──────── Data to use
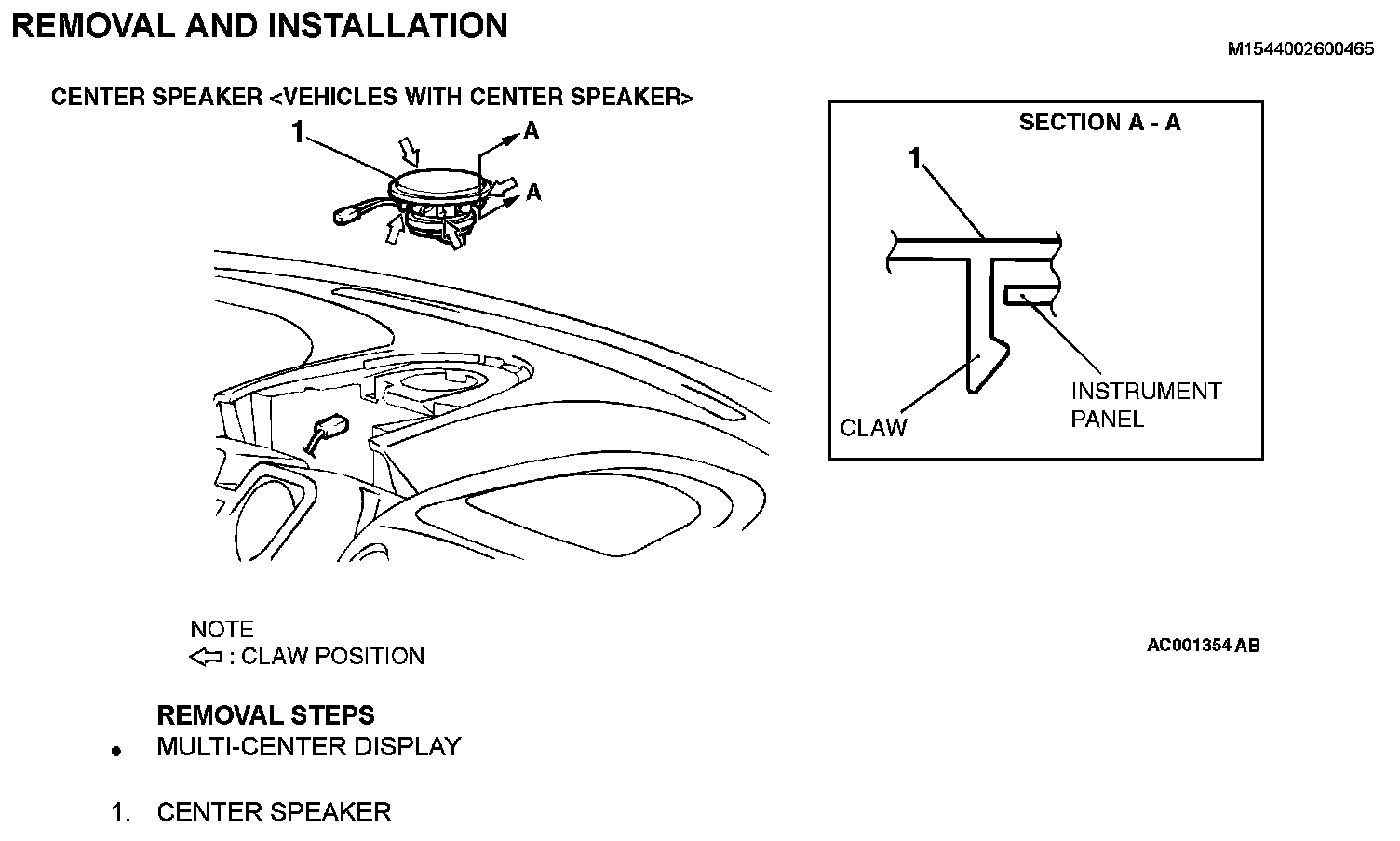 REMOVAL AND INSTALLATION

M1544002600465

CENTER SPEAKER <VEHICLES WITH CENTER SPEAKER>

1

A

A

SECTION A - A

1

CLAW

INSTRUMENT PANEL

NOTE
⇦ : CLAW POSITION

AC001354 AB

REMOVAL STEPS
• MULTI-CENTER DISPLAY

1. CENTER SPEAKER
────────────────
> **Assigned task**: Read the entries and select each line where the word "SPEAKER" is found.

> **Written response**:
CENTER SPEAKER <VEHICLES WITH CENTER SPEAKER>
1. CENTER SPEAKER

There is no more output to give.